Desai's second prediction is far more optimistic: She imagines "a productivity renaissance." In this timeline, concerns over the Delta variant subside and American politicians reach a consensus on government spending.

Workers would return to the labor force, companies would spend more on research and innovation, and the stock market would boom.
"Markets will have to start pricing in higher rates. Stock markets will be supported by the tailwind of productivity on earnings, corporate bonds will benefit from a healthier profitability outlook, but long-duration 'safe-haven' assets will look markedly less attractive," Desai said.

WE ARE IN this camp--with a few bumps and nasty days and normal 5%+ corrections ahead of course.

Lastly, Desai said she feared that the economy could be set to experience "classic overheating". She said that most economic data currently points towards this being the most likely of her three scenarios.

"In this classic overheating scenario, loose monetary and fiscal policies feed sustained inflation. Not necessarily a return to the 1970s, but a persistent 3% to 5%," Desai said.
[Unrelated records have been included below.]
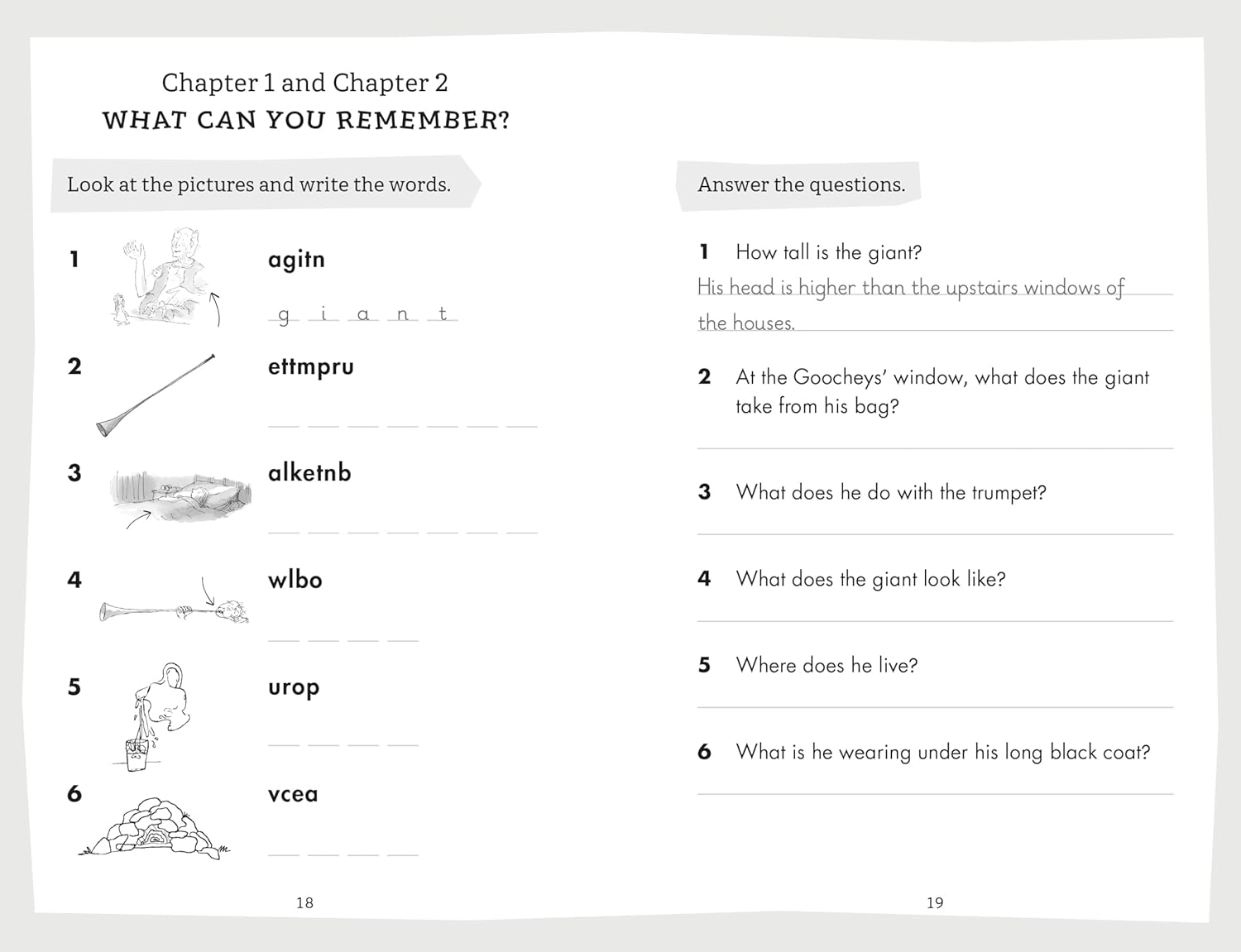 Chapter 1 and Chapter 2
WHAT CAN YOU REMEMBER?

Look at the pictures and write the words.

1 agitn
g i a n t

2 ettmpru

3 alketnb

4 wlbo

5 urop

6 vcea

18

Answer the questions.

1 How tall is the giant?
His head is higher than the upstairs windows of the houses.

2 At the Goocheys' window, what does the giant take from his bag?

3 What does he do with the trumpet?

4 What does the giant look like?

5 Where does he live?

6 What is he wearing under his long black coat?

19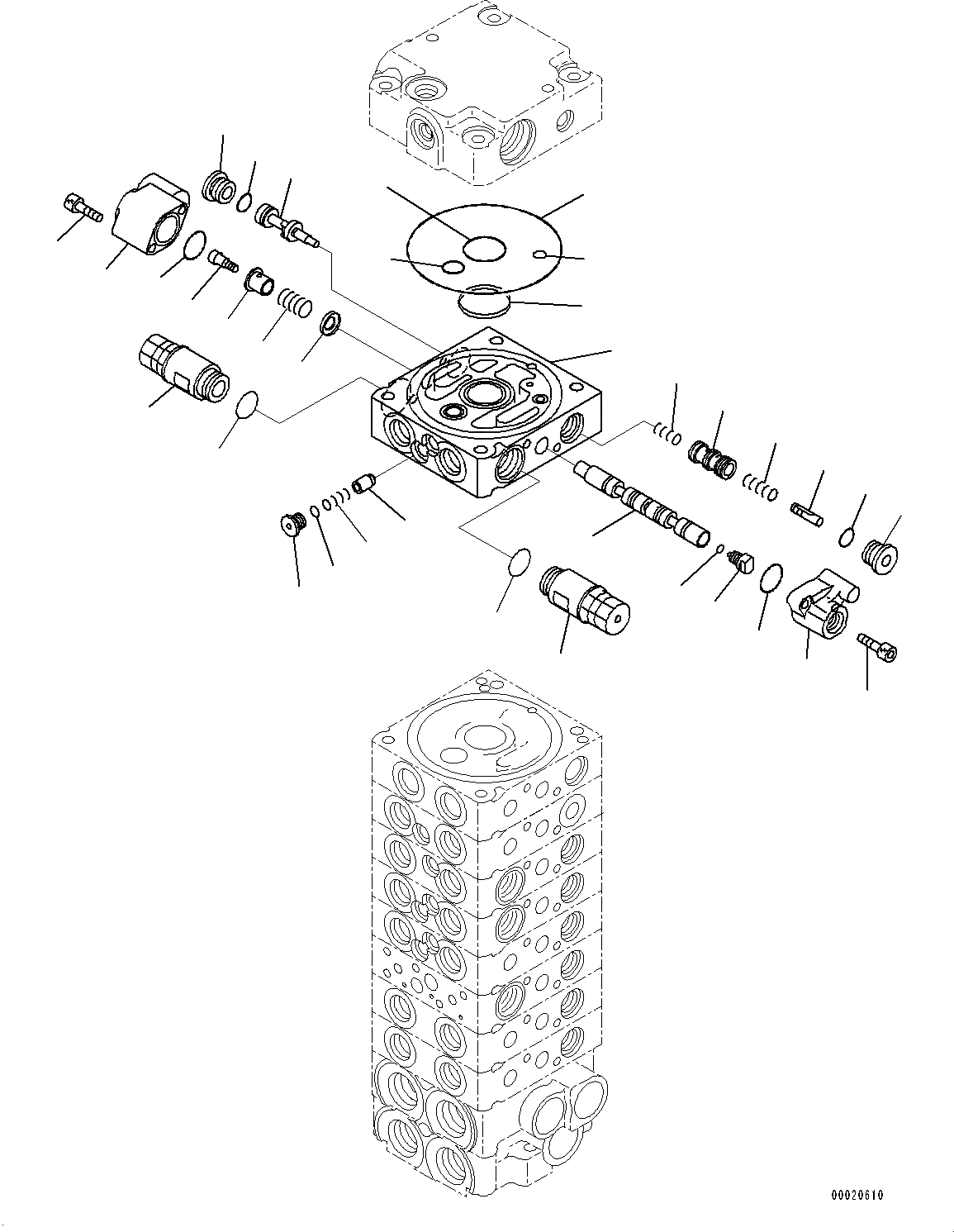 00020610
During that decade, oil supply shocks jolted inflation and the Fed raised interest rates to 20% in response.
In such a situation today, stocks would enjoy an initial boom before becoming more volatile as the Fed introduces measures to curb inflation.

"Market rates will move up faster than the Fed, punishing duration exposure in fixed income," Desai said. "Stock markets should be initially well supported, but then increasingly nervous as the Fed gets ready to tighten."

Desai's three differing predictions point to rising uncertainty in US stock markets ahead of the second half of 2021. The fall in bond yields will make investors even more nervous.

"The unusual degree of uncertainty in the current macro environment allows for a wide variety of views on how things will play out,"

"Place your bets, and get ready for more volatility," she added.

We have Sonal--but hedging bets with cheap SQQQ calls never hurts--the chart is bullish now--XOP put options next!